▸ BRIEF:
Proceed with the glossary of French asylum terms, adding further entries after its final sentence; the data that follows is separate from it.

▸ SOURCE TEXT:

Recours (contentieux)

This concerns an appeal addressed to an administrative court. With respect to asylum applications, the asylum seeker may lodge an appeal before the National Asylum Court ( CNDA ) to challenge Ofpra's decision.

Recours en révision

Exceptional review procedure against a jurisdictional decision which has become res judicata, or has binding effect, aimed at obtaining its annulment in light of new facts. The decisions of the National Asylum Court ( CNDA ) are open, pursuant to Article R. 562-2 of the CESEDA , to applications for review where they have been handed down on the grounds of factual circumstances established fraudulently.


According to Article 1 of the Geneva Convention of 28 July 1951, "the term “refugee” shall apply to any person who: owing to well-founded fear of being persecuted for reasons of race, religion, nationality, membership of a particular social group or political opinion, is outside the country of his nationality and is unable or, owing to such fear, is unwilling to avail himself of the protection of that country".

A person qualifying as a refugee is issued a ten-year, renewable, residence permit by the Prefecture and may immediately apply for French nationality.


Refugee certificate

Ofpra has not issued refugee certificates since 1 January 2004, since refugees' residence documents now clearly indicate their status.


Refusal rate

Proportion of asylum seekers who have had their international protection application rejected following an Ofpra decision.


Regroupement familial

The foreign national who has been qualified a refugee or has obtained the benefit of subsidiary protection may ask to avail of his/her right, on the grounds of family reunification , to be joined by certain members of his/her family.

Where the marriage postdates the submission of the asylum application, the term used in France is " regroupement familial ", and this comes under the remit of the French Office for Immigration and Integration/ OFII . In this case, the procedure is subject to conditions associated with already having legally resided in the country for a certain length of time, income or housing.

Records from a data source:
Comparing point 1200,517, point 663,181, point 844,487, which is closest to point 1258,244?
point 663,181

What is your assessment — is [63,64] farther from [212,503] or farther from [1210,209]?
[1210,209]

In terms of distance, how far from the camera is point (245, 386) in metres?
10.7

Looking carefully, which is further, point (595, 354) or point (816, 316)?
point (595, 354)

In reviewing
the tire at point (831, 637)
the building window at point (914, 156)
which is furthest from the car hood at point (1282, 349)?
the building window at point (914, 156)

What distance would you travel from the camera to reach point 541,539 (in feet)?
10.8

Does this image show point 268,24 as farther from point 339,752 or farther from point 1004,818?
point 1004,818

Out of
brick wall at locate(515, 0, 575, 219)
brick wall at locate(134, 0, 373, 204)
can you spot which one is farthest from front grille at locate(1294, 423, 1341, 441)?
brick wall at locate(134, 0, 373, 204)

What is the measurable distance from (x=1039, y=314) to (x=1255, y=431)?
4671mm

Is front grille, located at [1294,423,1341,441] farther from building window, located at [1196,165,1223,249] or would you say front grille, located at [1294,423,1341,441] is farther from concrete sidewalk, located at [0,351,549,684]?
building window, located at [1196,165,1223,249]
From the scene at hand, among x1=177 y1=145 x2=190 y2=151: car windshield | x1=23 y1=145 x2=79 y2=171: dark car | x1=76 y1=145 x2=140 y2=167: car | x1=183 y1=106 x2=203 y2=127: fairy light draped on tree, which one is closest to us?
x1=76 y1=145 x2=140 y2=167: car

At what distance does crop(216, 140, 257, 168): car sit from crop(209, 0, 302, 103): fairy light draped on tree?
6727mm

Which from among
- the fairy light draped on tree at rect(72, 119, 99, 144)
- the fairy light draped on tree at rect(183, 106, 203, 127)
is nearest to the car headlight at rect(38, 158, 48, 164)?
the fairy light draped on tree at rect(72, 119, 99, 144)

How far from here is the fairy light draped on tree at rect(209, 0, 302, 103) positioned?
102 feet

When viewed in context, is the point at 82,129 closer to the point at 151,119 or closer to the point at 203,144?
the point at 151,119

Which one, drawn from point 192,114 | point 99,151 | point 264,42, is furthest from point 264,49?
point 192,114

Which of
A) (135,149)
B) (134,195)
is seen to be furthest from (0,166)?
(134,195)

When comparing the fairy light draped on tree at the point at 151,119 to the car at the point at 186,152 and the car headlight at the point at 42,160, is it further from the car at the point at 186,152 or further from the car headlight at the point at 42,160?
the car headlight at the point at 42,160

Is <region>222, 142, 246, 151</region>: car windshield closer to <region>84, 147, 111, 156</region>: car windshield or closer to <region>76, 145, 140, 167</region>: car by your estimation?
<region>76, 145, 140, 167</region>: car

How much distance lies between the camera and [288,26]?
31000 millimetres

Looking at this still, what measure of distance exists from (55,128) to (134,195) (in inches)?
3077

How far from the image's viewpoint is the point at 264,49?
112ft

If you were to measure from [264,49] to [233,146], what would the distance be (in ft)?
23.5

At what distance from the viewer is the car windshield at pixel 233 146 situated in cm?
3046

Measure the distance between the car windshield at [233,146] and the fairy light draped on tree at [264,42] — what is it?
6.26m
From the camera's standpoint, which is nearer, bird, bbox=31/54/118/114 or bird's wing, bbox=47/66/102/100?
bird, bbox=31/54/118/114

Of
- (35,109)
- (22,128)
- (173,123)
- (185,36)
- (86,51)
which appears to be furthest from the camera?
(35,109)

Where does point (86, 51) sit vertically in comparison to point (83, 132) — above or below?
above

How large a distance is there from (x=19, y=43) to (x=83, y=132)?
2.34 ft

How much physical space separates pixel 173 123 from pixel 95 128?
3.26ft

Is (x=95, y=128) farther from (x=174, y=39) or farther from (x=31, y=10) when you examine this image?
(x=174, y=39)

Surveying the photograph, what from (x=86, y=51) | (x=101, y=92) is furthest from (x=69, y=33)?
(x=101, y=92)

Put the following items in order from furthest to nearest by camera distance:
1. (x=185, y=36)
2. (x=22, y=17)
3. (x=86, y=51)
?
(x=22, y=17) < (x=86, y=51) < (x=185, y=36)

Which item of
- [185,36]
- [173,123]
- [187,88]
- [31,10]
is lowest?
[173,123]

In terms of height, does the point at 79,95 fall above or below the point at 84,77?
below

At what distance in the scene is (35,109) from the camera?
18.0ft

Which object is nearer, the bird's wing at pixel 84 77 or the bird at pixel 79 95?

▸ RESULT OF THIS TASK:
A refugee may renounce their status at any time, but such a decision is final and the repercussions are significant: cessation of their spouse's or partner's refugee status where the latter has been qualified as a refugee according to the principle of family unity , cessation of the protection of their children if the other parent is not or no longer a refugee and, lastly, the possible refusal by the law of the country of origin to recognise family events that have occurred in France.


Under resettlement , a refugee coming under UNHCR 's mandate leaves his/her country of asylum and travels lawfully to a third country to settle there permanently, following this country's agreement to welcome him/her as a refugee and to grant him/her the right of settling there over the long-term.


Residence document

A person who has been granted refugee status by Ofpra automatically receives a renewable ten-year residence permit from the Prefecture. With this document, s/he may reside lawfully in France, work and receive certain social welfare benefits.


Residence permit

Document issued by the Prefecture which authorises a foreign national from a non-European country to reside in France for a set length of time. There are several types of residence permit . Persons who qualify as refugees may receive a residence document which is valid for ten years. Beneficiaries of subsidiary protection obtain a one-year, renewable, "private and family life" residence permit. Lastly, stateless persons are entitled to a one-year, renewable, residence permit ("private and family life") and then a ten-year residence document when they have lawfully resided on French soil for five years.